Exercise prompt
The records below are to be reproduced exactly, with every picture left out.

Records supplied
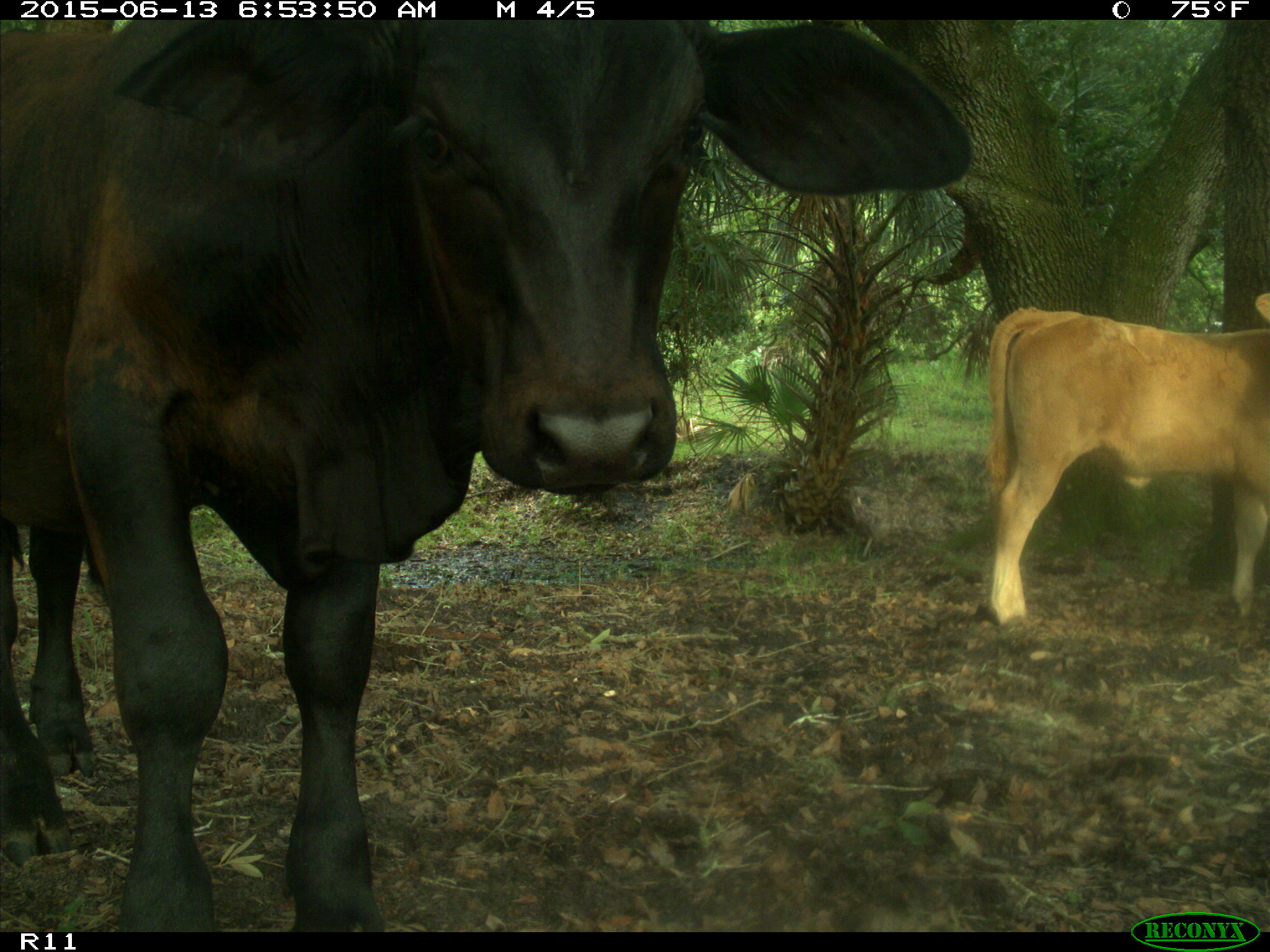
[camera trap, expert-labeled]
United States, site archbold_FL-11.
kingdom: Animalia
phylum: Chordata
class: Mammalia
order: Artiodactyla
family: Bovidae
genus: Bos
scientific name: Bos taurus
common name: domestic cow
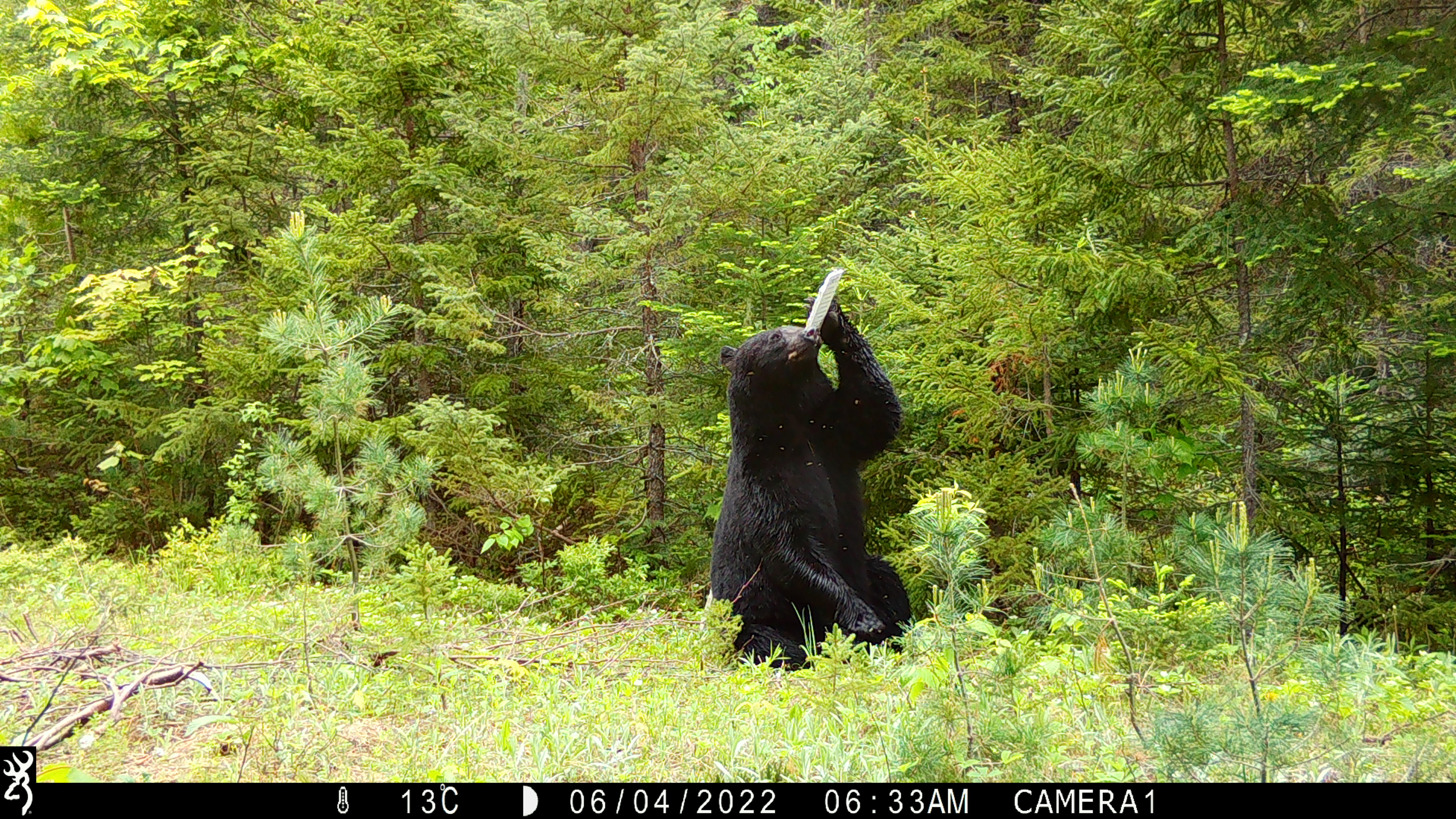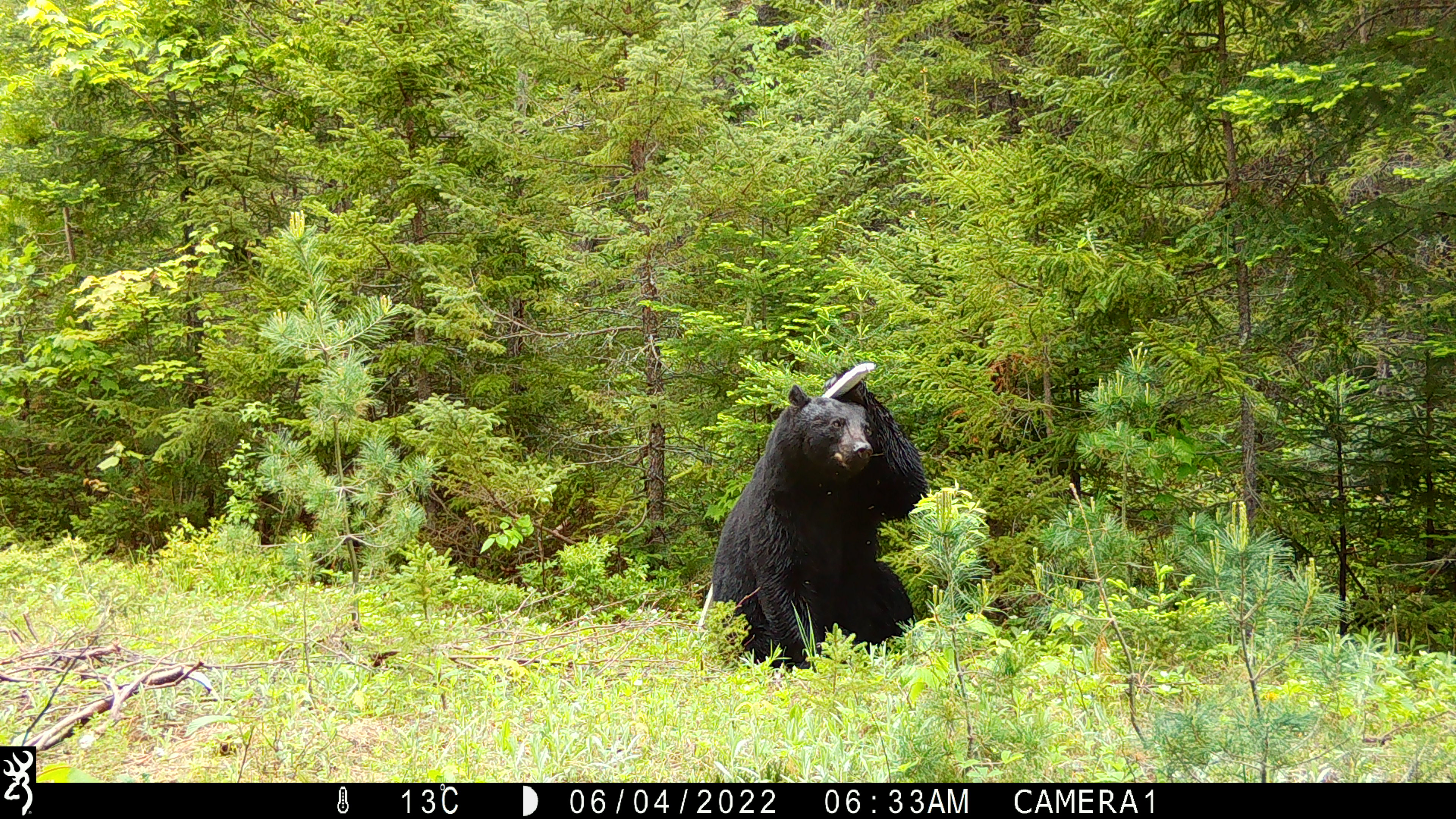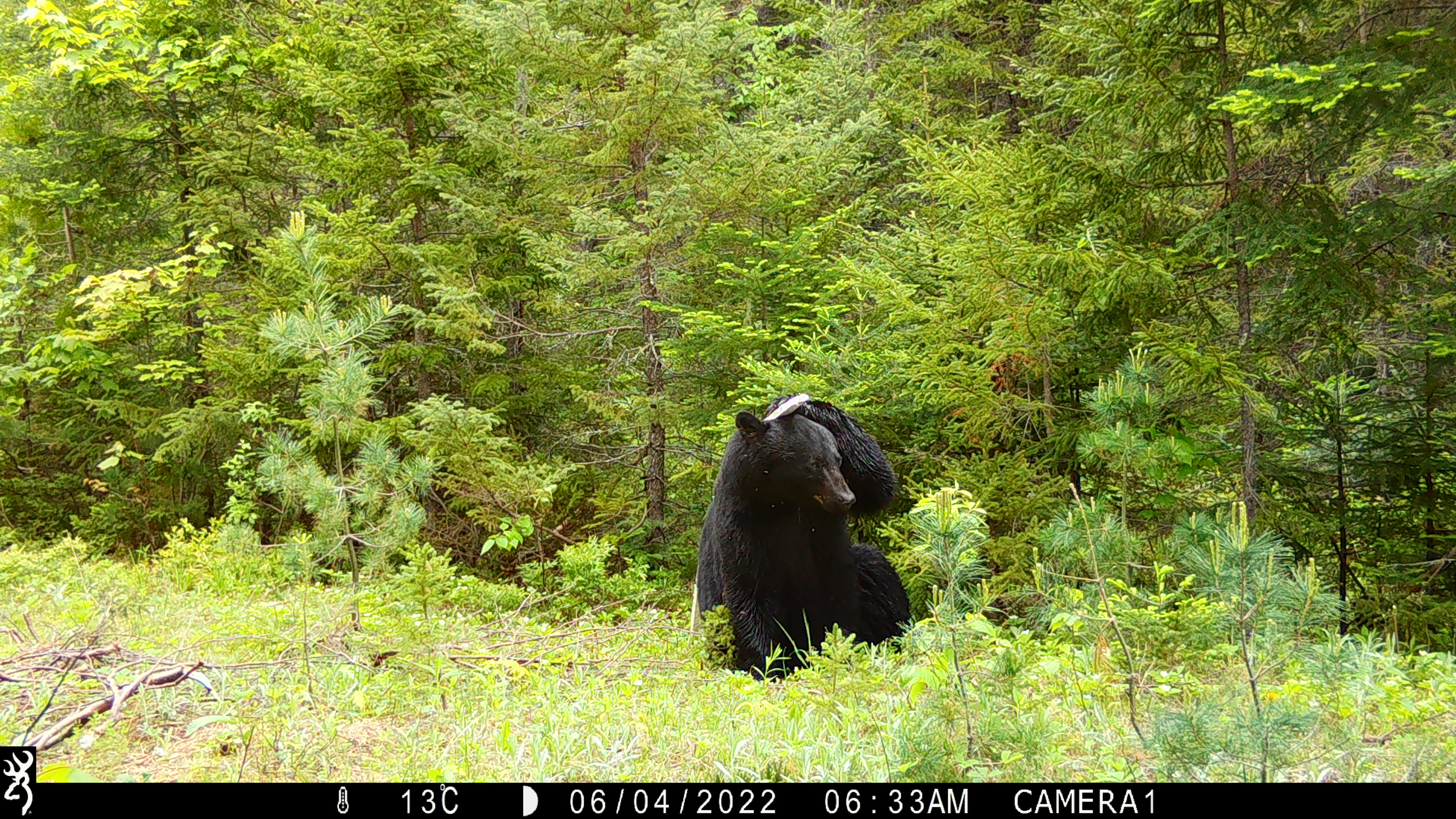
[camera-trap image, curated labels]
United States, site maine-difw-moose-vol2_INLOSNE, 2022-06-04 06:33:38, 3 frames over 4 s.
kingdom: Animalia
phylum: Chordata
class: Mammalia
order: Carnivora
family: Ursidae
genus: Ursus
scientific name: Ursus americanus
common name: black bear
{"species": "black bear (Ursus americanus)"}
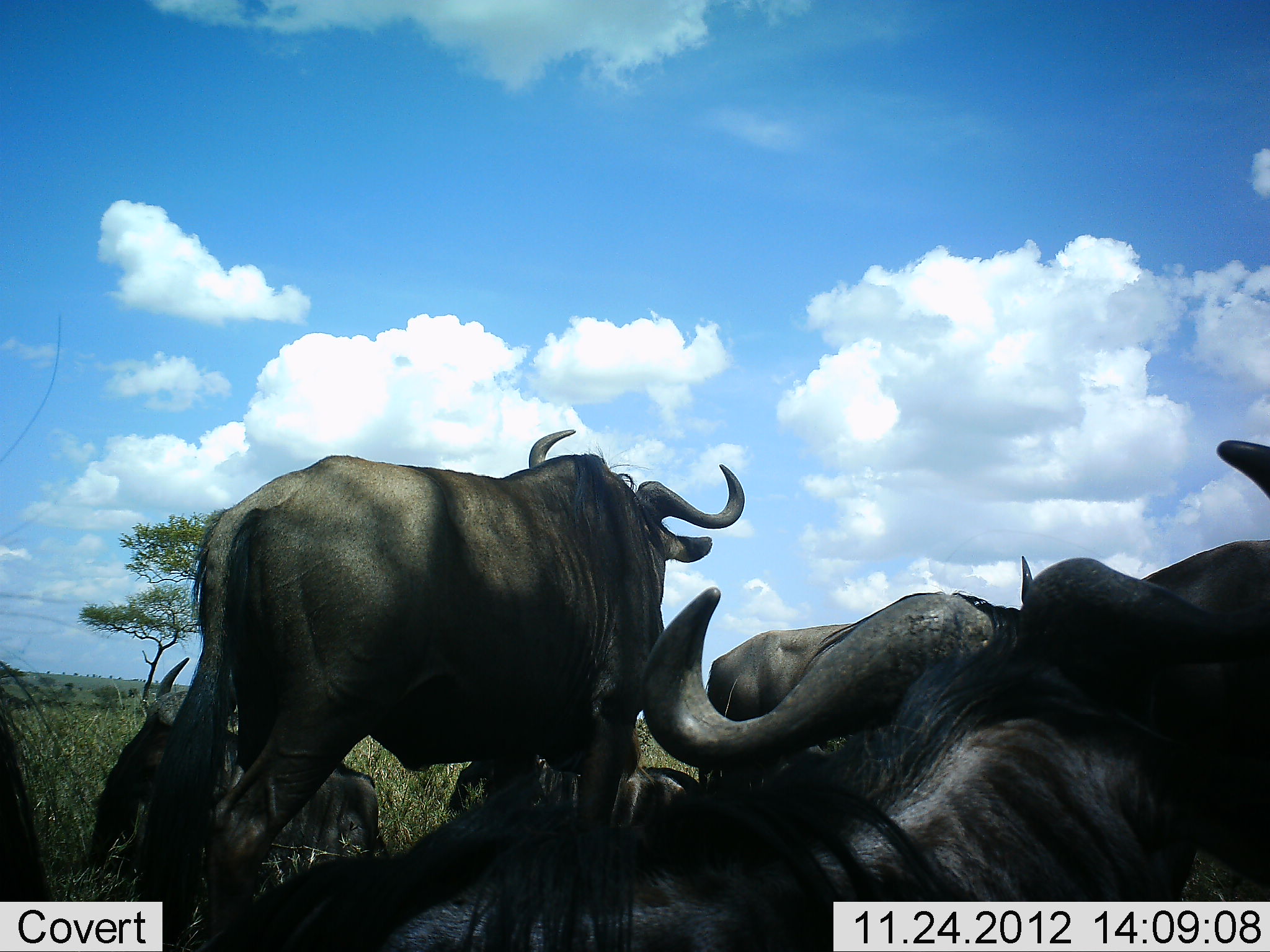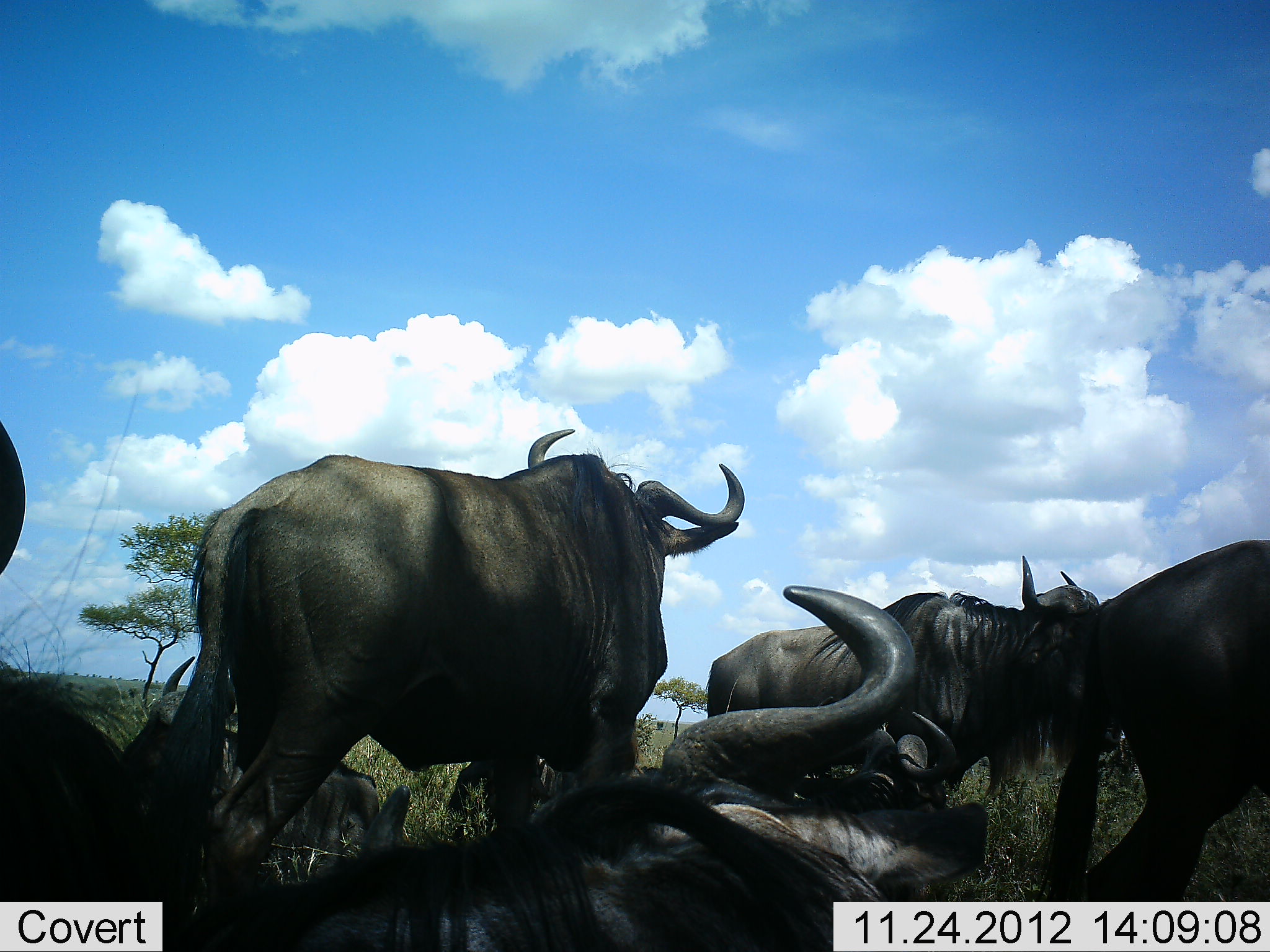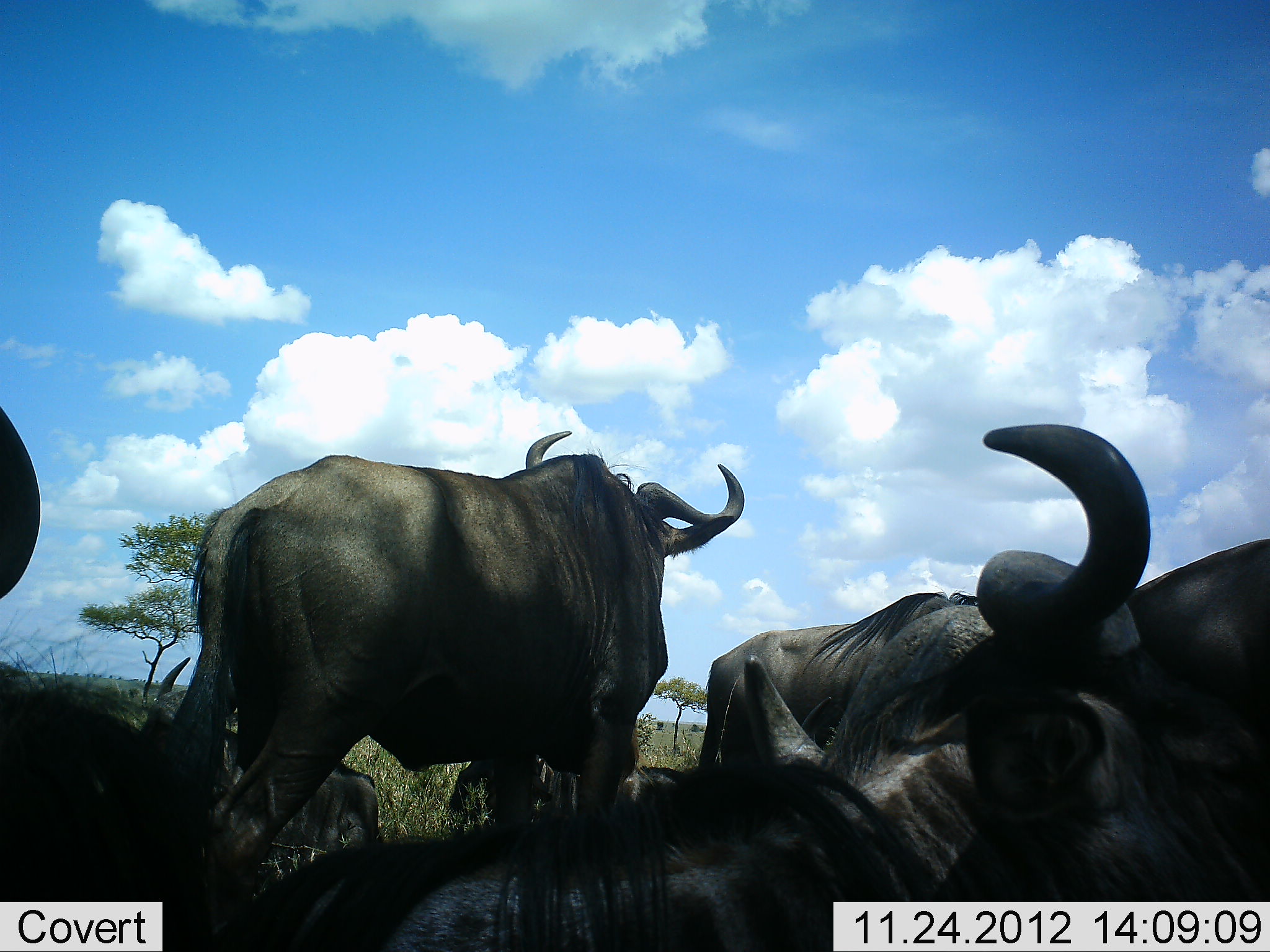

Finished exercise
[camera trap, expert-labeled]
United States, site archbold_FL-11.
kingdom: Animalia
phylum: Chordata
class: Mammalia
order: Artiodactyla
family: Bovidae
genus: Bos
scientific name: Bos taurus
common name: domestic cow
[camera-trap image, curated labels]
United States, site maine-difw-moose-vol2_INLOSNE, 2022-06-04 06:33:38, 3 frames over 4 s.
kingdom: Animalia
phylum: Chordata
class: Mammalia
order: Carnivora
family: Ursidae
genus: Ursus
scientific name: Ursus americanus
common name: black bear
{"species": "black bear (Ursus americanus)"}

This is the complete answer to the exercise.